[Records from a spatial question set]
◇ ◇ ◇ ◇

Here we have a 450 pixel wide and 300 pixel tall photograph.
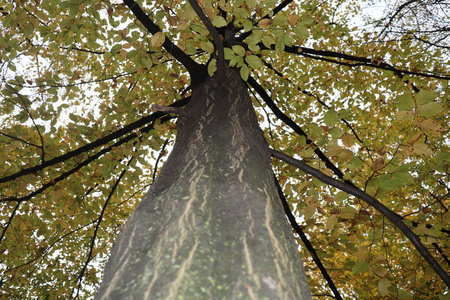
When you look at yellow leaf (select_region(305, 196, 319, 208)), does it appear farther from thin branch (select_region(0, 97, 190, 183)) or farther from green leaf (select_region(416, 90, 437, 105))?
thin branch (select_region(0, 97, 190, 183))

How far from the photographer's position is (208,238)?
0.95 meters

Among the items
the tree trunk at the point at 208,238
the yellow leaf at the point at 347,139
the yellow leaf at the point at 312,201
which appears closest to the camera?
the tree trunk at the point at 208,238

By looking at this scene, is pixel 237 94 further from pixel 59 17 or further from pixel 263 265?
pixel 59 17

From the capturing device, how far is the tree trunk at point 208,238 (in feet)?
2.61

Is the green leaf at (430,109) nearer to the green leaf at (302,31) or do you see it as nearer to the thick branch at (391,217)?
the thick branch at (391,217)

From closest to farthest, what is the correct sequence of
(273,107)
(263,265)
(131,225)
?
(263,265) < (131,225) < (273,107)

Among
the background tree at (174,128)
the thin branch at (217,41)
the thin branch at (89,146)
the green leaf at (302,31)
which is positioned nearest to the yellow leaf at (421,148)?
the background tree at (174,128)

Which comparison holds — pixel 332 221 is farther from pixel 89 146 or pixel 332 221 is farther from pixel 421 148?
pixel 89 146

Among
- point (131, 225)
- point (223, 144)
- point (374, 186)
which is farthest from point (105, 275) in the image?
point (374, 186)

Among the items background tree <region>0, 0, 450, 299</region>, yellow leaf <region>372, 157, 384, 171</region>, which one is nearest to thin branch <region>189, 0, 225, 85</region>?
background tree <region>0, 0, 450, 299</region>

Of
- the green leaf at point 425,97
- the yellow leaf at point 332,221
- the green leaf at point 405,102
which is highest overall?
the green leaf at point 405,102

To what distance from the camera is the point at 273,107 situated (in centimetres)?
386

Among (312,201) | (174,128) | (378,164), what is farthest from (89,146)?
(378,164)

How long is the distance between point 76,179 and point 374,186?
324 cm
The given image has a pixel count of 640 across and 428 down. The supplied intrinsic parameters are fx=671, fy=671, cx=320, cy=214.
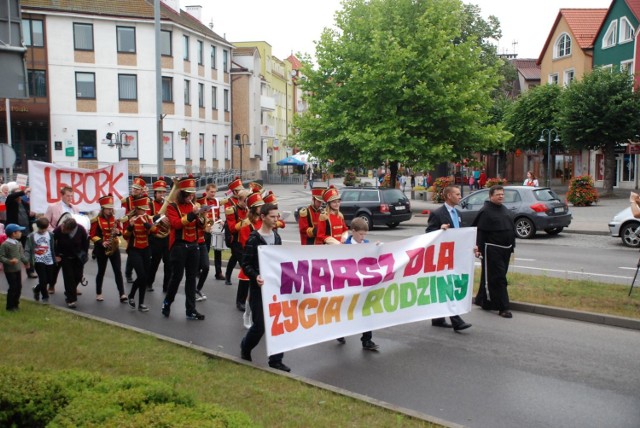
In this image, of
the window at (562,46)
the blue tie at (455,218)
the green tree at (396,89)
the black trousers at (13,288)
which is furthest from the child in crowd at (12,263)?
the window at (562,46)

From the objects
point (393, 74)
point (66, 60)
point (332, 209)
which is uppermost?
point (66, 60)

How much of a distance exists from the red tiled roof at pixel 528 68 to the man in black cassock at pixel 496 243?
60.2 metres

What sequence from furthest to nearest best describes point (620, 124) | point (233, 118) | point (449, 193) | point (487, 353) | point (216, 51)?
1. point (233, 118)
2. point (216, 51)
3. point (620, 124)
4. point (449, 193)
5. point (487, 353)

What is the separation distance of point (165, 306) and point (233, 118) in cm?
5124

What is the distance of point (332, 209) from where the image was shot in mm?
9141

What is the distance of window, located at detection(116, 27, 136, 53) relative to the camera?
45.6 metres

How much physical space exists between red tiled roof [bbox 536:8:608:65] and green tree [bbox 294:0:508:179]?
902 inches

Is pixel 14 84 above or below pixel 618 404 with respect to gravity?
above

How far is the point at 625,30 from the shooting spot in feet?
147

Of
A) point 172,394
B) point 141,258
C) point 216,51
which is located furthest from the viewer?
point 216,51

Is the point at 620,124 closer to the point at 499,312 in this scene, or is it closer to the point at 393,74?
the point at 393,74

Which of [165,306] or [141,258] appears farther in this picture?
[141,258]

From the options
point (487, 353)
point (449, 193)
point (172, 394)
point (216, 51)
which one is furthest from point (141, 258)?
point (216, 51)

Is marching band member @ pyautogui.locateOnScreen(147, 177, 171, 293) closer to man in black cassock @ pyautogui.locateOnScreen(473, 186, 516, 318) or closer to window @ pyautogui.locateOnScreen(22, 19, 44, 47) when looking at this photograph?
man in black cassock @ pyautogui.locateOnScreen(473, 186, 516, 318)
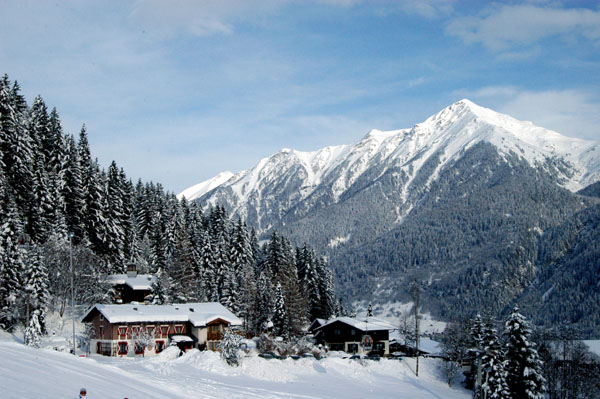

◇ ◇ ◇ ◇

#### What needs to be done
Switch every "furthest" in the data to "farthest" and write out all of the data again with nothing else changed, omitting the pictures.

#### Correct response
Here we have a 450 pixel wide and 300 pixel tall photograph.
When you look at yellow leaf (select_region(305, 196, 319, 208)), does it appear farther from thin branch (select_region(0, 97, 190, 183)) or farther from green leaf (select_region(416, 90, 437, 105))?
thin branch (select_region(0, 97, 190, 183))

How far from the photographer's position is (208,238)?
0.95 meters

Among the items
the tree trunk at the point at 208,238
the yellow leaf at the point at 347,139
the yellow leaf at the point at 312,201
which appears closest to the camera?
the tree trunk at the point at 208,238

By looking at this scene, is pixel 237 94 further from pixel 59 17 or further from pixel 263 265?
pixel 59 17

From the capturing device, how far is the tree trunk at point 208,238 (in feet)?
2.61

Is the green leaf at (430,109) nearer to the green leaf at (302,31) or do you see it as nearer to the thick branch at (391,217)?
the thick branch at (391,217)

From closest to farthest, what is the correct sequence of
(273,107)
(263,265)
(131,225)
?
(263,265) < (131,225) < (273,107)

Among
the background tree at (174,128)
the thin branch at (217,41)
the thin branch at (89,146)
the green leaf at (302,31)
which is positioned nearest to the yellow leaf at (421,148)?
the background tree at (174,128)

Which comparison holds — pixel 332 221 is farther from pixel 89 146 or pixel 332 221 is farther from pixel 421 148?
pixel 89 146

Among
- point (131, 225)
- point (223, 144)
- point (374, 186)
which is farthest from point (105, 275) in the image?
point (374, 186)

Among the items background tree <region>0, 0, 450, 299</region>, yellow leaf <region>372, 157, 384, 171</region>, which one is nearest to thin branch <region>189, 0, 225, 85</region>?
background tree <region>0, 0, 450, 299</region>

Of
- the green leaf at point 425,97
- the yellow leaf at point 332,221
- the green leaf at point 405,102
which is highest overall?
the green leaf at point 405,102

To what distance from the camera is the point at 273,107 situated (in centimetres)?
386

Among (312,201) | (174,128) | (378,164), what is farthest from (89,146)?
(378,164)

How long is the distance between point 76,179 and point 374,186?
324 cm
The given image has a pixel count of 640 across and 428 down. The supplied intrinsic parameters are fx=671, fy=671, cx=320, cy=214.
In this image, of
the window at (562,46)
the blue tie at (455,218)
the green tree at (396,89)
the black trousers at (13,288)
which is farthest from the child in crowd at (12,263)?
the window at (562,46)

From the objects
point (393, 74)
point (66, 60)
point (332, 209)
which is uppermost?
point (66, 60)

How much of a distance exists from the red tiled roof at pixel 528 68 to the man in black cassock at pixel 496 243?
60.2 metres

What sequence from farthest to nearest best describes point (620, 124) | point (233, 118) | point (449, 193) | point (487, 353) | point (216, 51)?
1. point (233, 118)
2. point (216, 51)
3. point (620, 124)
4. point (449, 193)
5. point (487, 353)

What is the separation distance of point (165, 306) and point (233, 118) in cm?
5124

What is the distance of point (332, 209) from where the image was shot in mm?
9141

What is the distance of window, located at detection(116, 27, 136, 53) relative to the camera?
45.6 metres

How much physical space exists between red tiled roof [bbox 536:8:608:65] and green tree [bbox 294:0:508:179]?
902 inches

Is pixel 14 84 above or below pixel 618 404 with respect to gravity?
above

How far is the point at 625,30 from the shooting spot in feet?
147

Of
A) point 172,394
B) point 141,258
C) point 216,51
which is located farthest from the viewer?
point 216,51

Is the point at 620,124 closer to the point at 499,312 in this scene, or is it closer to the point at 393,74?
the point at 393,74

Which of [165,306] or [141,258] appears farther in this picture?
[141,258]

From the options
point (487, 353)
point (449, 193)
point (172, 394)
point (216, 51)
which one is farthest from point (141, 258)?
point (216, 51)

Is marching band member @ pyautogui.locateOnScreen(147, 177, 171, 293) closer to man in black cassock @ pyautogui.locateOnScreen(473, 186, 516, 318) or closer to window @ pyautogui.locateOnScreen(22, 19, 44, 47) when looking at this photograph?
man in black cassock @ pyautogui.locateOnScreen(473, 186, 516, 318)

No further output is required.